BRIEF A
Translate the sentence "Twenty-five years later, we are back where we started." from the speech on hereditary Peers into Spanish.
BRIEF B
Carry the speech on hereditary Peers forward from its final sentence.

The hereditary Peers agreed to leave the House but, astonishingly, that manifesto commitment evaporated without any hint of reform and the Government forgot about it for the remainder of their 10 years in office, so it cannot have been that important after all. Thanks to the noble and learned Lord, Lord Falconer, who is sadly not in his place today, now we know that no such reform was ever planned or intended. We had been played for fools.

Twenty-five years later, we are back where we started. Now we have another Labour Government, also led by a pale, male, north London lawyer—although not such a popular one—with a manifesto commitment to reform this House. Apparently, the handful of hereditary Peers who it was agreed would remain in this House until reform took place and have dutifully fulfilled their side of the bargain are now themselves the block to any substantive reform and must be cast into outer darkness to enable it to take place. What a load of rubbish. This Labour Government stand by their promises to their union paymasters but conveniently forget their promises to those hereditary Peers, to this House and to the House of Commons, which voted for that deal as set out in Section 2 of the 1999 Act.

MATERIAL SUPPLIED
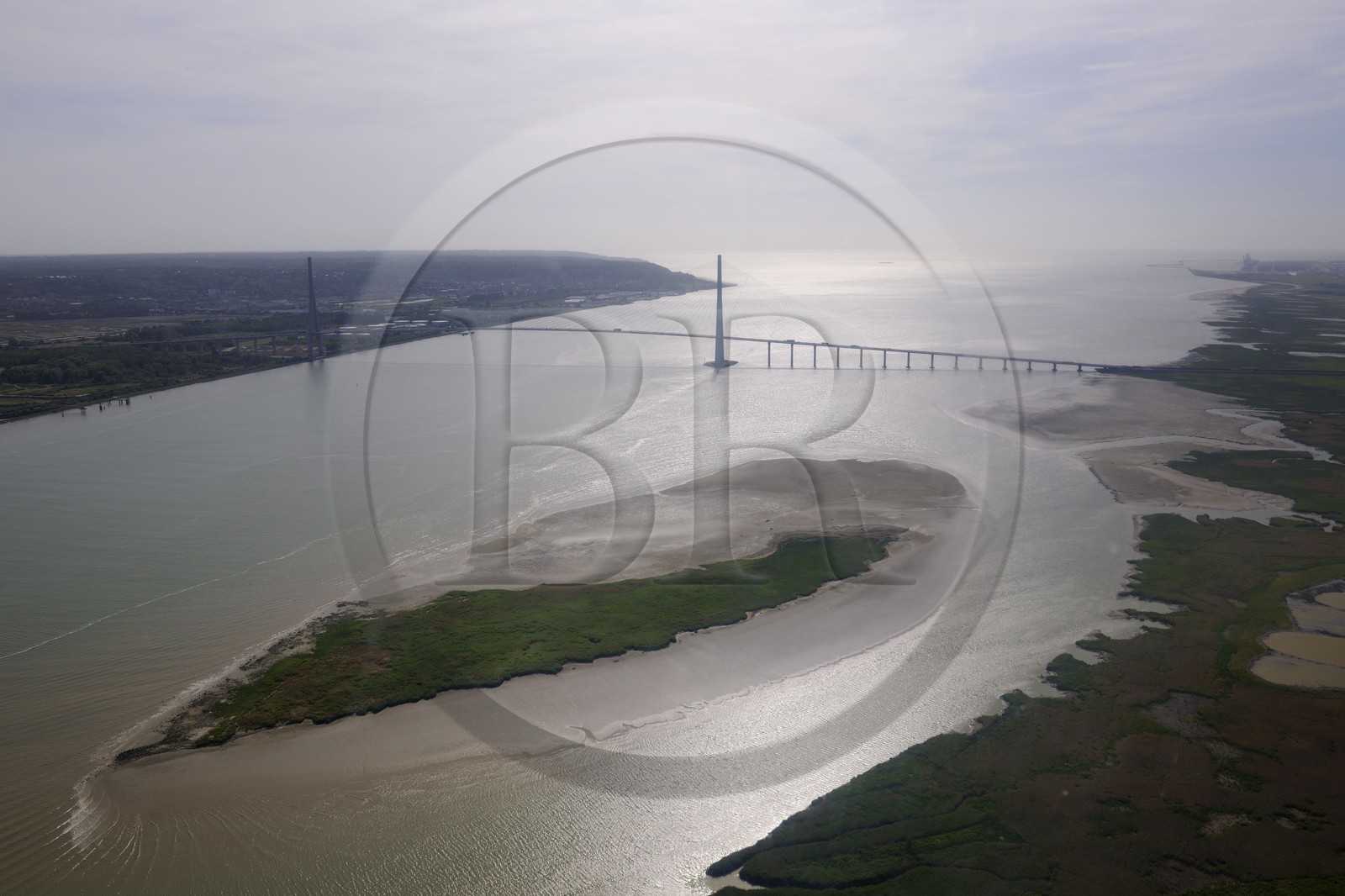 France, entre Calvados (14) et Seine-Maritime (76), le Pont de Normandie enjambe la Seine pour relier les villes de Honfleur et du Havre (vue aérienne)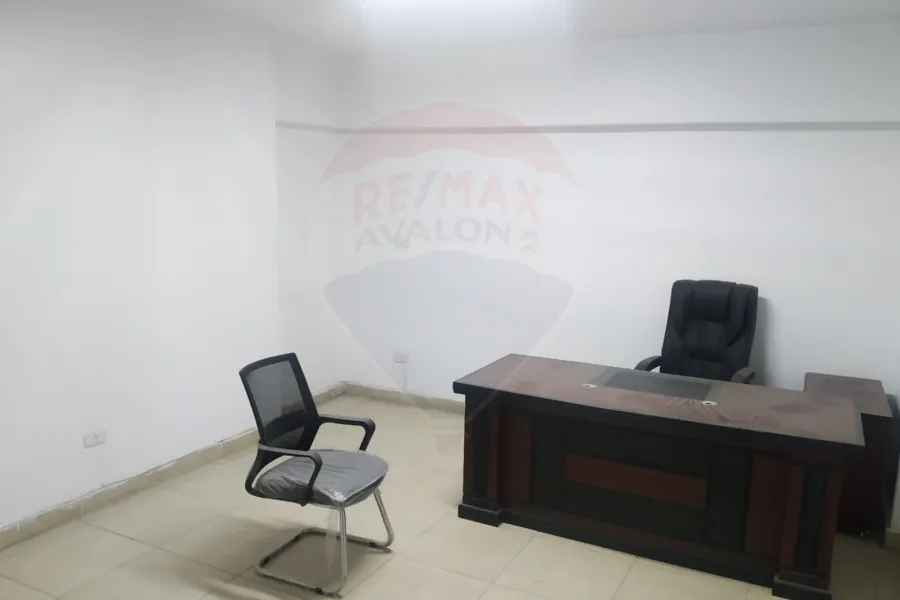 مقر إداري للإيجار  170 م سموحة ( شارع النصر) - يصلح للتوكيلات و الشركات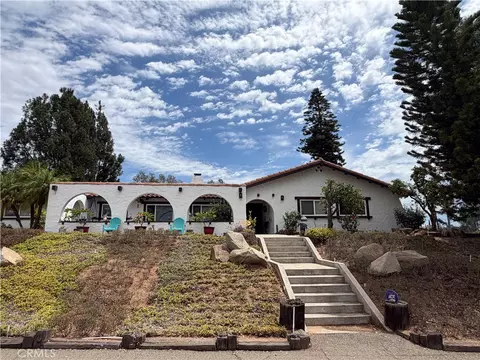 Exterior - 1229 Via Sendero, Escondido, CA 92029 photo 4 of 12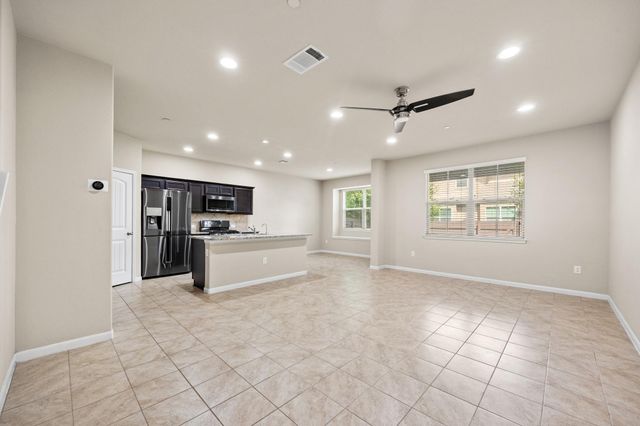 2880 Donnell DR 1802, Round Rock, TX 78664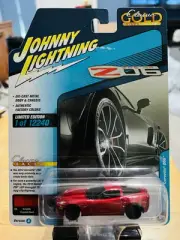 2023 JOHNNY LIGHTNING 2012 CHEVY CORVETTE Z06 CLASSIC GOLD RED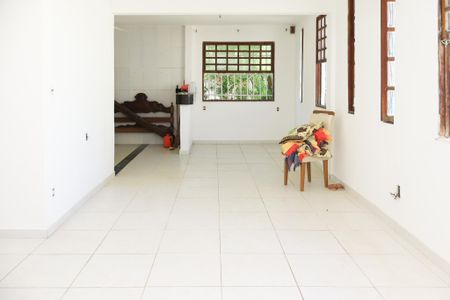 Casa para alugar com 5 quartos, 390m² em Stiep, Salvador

WRITTEN REPLY A
Veinticinco años después, estamos de nuevo donde empezamos.

WRITTEN REPLY B
There is a strong case for a fully elected House, as set out by the noble Lord, Lord Newby, and Second Reading on the Government’s Bill in the House of Commons in October clearly shows, rather extraordinarily, that this now appears to be the model favoured by the present House of Commons. As we have heard, an elected House presents significant problems. It seems inevitable that an elected second Chamber would, rather as the noble Lord, Lord Murphy, was talking about, press for the repeal of the Parliament Acts. A new distribution of powers between the two Houses would be needed, along with a new set of conventions to resolve disputes between them, unless we are to see the sort of deadlock that happens in the United States Congress, which would inevitably occur more with an invigorated second Chamber.

Our difficulty is that we have no real idea what the Government are planning, no White Paper and nothing from the Prime Minister—understandably, as he spends so little time here and is so busy abroad—but we know that Gordon Brown’s commission, of which the noble Lord, Lord Murphy, was such a distinguished member, favoured an elected House representative of the nations and regions, even if he did not. I am not sure how much more representative we could be, although I accept that north London is somewhat overrepresented on the Benches opposite. We know that the Prime Minister favours an elected House, which makes it all the more bizarre that we are shortly to consider a Bill that establishes a fully appointed one.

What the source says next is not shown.